Public administration and policy researchers from the University of Illinois Springfield and University of Illinois at Chicago are joining teams from 11 other universities and academic institutes in a multiyear national study of the fiscal operations of all 50 states.
Focusing on the processes of budgeting and establishing fiscal sustainability, the “Truth and Integrity in Government Finance Project” is intended to pave the way for state governors, legislators, civic organizations and citizens working to enhance fiscal stewardship to create meaningful improvements in the quality and transparency of state budgets at a time of fiscal crisis for many governments.
The study is an initiative of the Volcker Alliance, a nonpartisan public policy nonprofit organization founded in 2013 by former Federal Reserve Board Chairman Paul Volcker, who, according to the group’s website, sought a way to positively affect the performance of public officials and, ultimately, help rebuild public trust in government.

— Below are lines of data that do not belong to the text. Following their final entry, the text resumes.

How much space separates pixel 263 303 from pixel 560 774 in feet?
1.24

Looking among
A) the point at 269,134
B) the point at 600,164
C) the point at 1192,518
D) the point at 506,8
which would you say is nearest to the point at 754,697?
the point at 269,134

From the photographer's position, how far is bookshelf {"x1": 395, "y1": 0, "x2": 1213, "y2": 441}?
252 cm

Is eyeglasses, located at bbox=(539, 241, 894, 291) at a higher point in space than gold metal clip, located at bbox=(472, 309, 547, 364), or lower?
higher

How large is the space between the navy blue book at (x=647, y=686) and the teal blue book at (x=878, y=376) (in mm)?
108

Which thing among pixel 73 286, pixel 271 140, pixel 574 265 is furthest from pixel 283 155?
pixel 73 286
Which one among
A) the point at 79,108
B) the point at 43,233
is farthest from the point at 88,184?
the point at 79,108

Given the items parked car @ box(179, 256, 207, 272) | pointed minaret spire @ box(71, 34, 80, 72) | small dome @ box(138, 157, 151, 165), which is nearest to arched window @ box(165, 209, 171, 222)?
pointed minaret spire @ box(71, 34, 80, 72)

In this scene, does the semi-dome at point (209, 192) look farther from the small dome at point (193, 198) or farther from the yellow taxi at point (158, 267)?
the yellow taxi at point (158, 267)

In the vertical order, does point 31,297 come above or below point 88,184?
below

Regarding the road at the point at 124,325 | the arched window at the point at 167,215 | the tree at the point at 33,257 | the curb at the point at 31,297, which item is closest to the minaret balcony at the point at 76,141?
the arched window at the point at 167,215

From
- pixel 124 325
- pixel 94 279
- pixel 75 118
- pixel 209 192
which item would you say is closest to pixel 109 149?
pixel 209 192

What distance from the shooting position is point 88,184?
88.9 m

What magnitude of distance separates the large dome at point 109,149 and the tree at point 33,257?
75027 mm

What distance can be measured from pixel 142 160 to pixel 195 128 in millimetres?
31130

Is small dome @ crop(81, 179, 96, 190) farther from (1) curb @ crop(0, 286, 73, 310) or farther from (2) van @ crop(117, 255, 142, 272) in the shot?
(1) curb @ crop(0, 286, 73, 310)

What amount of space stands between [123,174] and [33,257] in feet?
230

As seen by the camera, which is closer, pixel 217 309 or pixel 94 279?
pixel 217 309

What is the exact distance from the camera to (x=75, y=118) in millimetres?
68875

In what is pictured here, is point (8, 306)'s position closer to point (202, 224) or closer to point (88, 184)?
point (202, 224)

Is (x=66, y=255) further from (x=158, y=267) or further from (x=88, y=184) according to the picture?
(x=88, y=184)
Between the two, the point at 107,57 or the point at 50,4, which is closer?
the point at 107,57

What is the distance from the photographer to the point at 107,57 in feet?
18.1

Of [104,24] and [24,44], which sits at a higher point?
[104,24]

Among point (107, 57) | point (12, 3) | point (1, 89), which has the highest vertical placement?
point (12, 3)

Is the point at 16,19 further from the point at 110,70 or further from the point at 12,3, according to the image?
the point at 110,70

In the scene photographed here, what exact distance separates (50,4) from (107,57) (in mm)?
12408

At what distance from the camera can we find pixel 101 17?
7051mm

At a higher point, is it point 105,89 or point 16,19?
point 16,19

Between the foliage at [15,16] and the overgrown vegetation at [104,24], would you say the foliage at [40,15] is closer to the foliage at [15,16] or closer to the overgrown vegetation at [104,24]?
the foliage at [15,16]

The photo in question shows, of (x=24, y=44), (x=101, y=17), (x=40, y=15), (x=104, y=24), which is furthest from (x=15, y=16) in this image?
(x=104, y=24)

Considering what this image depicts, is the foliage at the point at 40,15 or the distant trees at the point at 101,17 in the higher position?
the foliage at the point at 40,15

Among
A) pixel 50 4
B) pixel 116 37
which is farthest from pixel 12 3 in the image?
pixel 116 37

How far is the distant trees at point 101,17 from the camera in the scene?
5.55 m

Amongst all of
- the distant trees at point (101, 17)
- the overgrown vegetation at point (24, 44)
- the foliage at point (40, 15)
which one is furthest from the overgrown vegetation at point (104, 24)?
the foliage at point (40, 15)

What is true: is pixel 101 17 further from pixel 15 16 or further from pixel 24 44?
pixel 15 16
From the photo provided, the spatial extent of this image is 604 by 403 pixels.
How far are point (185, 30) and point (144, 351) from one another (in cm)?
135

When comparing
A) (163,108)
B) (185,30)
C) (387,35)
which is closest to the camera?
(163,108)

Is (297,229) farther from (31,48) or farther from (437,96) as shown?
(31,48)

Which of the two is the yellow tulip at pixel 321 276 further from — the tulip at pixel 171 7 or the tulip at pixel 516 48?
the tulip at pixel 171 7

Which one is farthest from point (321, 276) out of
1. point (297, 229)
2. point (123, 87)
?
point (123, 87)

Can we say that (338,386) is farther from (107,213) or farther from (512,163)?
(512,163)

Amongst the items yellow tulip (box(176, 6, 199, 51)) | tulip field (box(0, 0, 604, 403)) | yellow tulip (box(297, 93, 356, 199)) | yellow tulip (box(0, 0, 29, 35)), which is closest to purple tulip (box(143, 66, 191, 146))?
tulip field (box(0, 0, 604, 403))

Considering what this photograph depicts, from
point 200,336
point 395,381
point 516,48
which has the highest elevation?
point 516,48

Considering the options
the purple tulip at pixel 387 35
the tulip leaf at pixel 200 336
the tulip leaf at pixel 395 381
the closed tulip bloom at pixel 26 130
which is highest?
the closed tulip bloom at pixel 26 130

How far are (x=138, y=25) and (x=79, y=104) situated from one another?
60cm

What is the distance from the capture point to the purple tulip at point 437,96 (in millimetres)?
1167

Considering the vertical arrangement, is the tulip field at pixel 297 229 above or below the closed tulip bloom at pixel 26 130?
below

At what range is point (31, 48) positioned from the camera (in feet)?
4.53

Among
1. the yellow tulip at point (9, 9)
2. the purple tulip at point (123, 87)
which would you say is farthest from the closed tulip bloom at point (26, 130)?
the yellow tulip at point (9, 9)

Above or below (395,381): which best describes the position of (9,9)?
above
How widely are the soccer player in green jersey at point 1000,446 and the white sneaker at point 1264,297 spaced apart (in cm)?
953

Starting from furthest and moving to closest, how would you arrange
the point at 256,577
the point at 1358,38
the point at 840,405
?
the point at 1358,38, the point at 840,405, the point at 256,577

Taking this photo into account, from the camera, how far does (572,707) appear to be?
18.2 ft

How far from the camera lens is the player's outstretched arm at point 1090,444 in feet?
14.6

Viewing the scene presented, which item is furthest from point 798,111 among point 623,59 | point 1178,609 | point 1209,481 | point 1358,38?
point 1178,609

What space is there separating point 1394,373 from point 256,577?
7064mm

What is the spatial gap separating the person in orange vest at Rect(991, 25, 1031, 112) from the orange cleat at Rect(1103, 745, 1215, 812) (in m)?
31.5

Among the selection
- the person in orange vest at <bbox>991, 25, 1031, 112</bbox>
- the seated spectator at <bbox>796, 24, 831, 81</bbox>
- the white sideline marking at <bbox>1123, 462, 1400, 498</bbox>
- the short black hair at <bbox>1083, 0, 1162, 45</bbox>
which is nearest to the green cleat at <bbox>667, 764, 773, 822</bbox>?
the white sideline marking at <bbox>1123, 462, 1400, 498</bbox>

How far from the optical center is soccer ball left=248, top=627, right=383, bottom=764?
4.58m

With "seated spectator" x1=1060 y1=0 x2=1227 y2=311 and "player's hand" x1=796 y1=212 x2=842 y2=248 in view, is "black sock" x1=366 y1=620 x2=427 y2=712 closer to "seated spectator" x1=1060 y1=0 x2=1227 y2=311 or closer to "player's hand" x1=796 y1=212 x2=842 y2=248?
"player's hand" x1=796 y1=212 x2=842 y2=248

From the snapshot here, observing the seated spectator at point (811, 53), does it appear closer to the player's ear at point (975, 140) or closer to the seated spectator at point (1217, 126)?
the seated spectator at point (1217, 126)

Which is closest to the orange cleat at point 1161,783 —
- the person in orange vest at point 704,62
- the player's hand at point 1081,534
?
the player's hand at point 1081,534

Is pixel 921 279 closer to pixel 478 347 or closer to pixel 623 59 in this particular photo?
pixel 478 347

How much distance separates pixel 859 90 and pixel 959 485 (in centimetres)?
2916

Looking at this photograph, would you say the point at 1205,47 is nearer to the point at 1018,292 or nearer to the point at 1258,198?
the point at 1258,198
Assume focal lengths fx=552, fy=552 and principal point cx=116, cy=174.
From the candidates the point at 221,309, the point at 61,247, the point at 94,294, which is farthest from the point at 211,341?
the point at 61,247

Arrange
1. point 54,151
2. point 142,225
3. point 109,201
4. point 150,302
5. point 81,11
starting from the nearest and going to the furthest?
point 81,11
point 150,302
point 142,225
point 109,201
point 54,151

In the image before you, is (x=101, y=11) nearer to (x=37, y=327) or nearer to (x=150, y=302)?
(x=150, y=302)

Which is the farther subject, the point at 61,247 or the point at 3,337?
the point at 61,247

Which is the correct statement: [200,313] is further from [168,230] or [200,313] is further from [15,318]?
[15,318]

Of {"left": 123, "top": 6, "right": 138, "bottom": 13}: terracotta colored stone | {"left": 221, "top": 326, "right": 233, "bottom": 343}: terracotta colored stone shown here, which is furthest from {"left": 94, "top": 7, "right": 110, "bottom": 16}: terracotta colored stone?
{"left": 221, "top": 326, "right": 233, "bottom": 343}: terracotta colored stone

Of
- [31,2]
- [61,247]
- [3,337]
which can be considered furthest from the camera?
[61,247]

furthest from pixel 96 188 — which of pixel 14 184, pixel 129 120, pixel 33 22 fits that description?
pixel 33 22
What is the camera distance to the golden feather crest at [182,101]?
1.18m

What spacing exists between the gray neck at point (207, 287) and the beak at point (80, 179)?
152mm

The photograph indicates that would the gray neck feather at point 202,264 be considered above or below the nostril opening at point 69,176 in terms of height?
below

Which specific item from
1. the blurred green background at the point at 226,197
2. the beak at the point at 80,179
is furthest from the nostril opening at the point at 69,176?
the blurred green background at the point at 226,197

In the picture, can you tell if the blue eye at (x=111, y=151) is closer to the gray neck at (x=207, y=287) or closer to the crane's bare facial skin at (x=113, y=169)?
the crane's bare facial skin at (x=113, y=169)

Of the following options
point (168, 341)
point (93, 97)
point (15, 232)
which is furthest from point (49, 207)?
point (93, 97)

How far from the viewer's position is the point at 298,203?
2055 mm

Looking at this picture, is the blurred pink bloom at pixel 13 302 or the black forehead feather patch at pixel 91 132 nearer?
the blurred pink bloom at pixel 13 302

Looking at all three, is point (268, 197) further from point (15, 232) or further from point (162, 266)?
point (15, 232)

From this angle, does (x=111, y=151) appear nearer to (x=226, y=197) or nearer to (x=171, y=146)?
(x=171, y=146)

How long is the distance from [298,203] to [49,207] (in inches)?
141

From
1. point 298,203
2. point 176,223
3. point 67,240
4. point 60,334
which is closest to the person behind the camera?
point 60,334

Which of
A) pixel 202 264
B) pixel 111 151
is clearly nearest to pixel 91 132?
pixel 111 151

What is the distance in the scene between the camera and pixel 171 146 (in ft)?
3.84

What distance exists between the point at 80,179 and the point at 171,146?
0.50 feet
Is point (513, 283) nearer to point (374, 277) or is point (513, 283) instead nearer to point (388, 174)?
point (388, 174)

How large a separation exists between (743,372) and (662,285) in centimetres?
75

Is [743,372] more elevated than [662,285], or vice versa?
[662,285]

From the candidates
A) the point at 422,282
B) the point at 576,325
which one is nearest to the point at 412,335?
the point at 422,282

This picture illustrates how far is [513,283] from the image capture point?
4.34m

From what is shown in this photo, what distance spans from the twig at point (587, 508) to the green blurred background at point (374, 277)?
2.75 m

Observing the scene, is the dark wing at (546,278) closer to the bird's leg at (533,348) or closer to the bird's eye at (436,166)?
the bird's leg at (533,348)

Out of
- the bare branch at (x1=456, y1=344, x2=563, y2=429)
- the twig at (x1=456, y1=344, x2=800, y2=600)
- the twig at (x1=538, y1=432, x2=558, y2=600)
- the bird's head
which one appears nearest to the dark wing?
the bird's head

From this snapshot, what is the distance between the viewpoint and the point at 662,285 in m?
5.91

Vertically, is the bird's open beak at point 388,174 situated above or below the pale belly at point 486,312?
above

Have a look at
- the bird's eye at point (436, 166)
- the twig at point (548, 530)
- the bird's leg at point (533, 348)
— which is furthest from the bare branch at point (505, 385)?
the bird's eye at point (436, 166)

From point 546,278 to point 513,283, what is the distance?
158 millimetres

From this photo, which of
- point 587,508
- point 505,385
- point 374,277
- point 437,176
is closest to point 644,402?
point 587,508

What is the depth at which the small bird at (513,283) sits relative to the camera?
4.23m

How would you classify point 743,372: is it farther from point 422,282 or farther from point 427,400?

The need for such lofty goals is felt more than ever in Illinois, where the current budget impasse and the fiscal practices that preceded it have added up “to a big mess which has resulted from years of bipartisan neglect and a bipartisan willingness to move the costs of current services on to the next generation,” said William Glasgall, director of the Volcker Alliance’s State and Local Program, which concentrates on challenges that prevent the successful implementation of state and local government policies.
“When you have one of the largest states in America getting by without a budget, one of the biggest states in America getting by, by not paying its vendor bills, the fiscal health of Illinois is pretty grim right now,” Glasgall said.
Similar to the way lawmakers in Washington, D.C., have long handled budget issues, Illinois is relying on continuing resolutions to keep running, but with at least two differences with the federal government, Glasgall said. “Illinois can’t print its own money and, unlike the federal government, Illinois doesn’t have nuclear weapons, thank heavens,” he said.
Beyond any insights the new study may offer, Glasgall said there are a number of things Illinois can do now to begin getting its fiscal house in order, including paying recurring costs only with recurring revenue, hammering out a definition of a balanced budget that everyone in Springfield accepts and agrees to follow, regularly issuing long-term revenue and spending forecasts for each state agency and program, and maintaining transparency when reporting on structural deficits, the protracted gap between revenue and spending.
Glasgall also recommended that Illinois, like other states, should generate budgeting forecasts based on data from a combination of sources. “States really should use not just an estimate from the governor’s office, but from outside experts, the legislature,” he said. “It doesn’t necessarily make for a more accurate forecast, but it’s more inclusive, less political, gets things out of the way.”
The study is funded through grants from the Peter G. Peterson Foundation and the Laura and John Arnold Foundation and is anticipated to deliver its first set of findings sometime in 2017.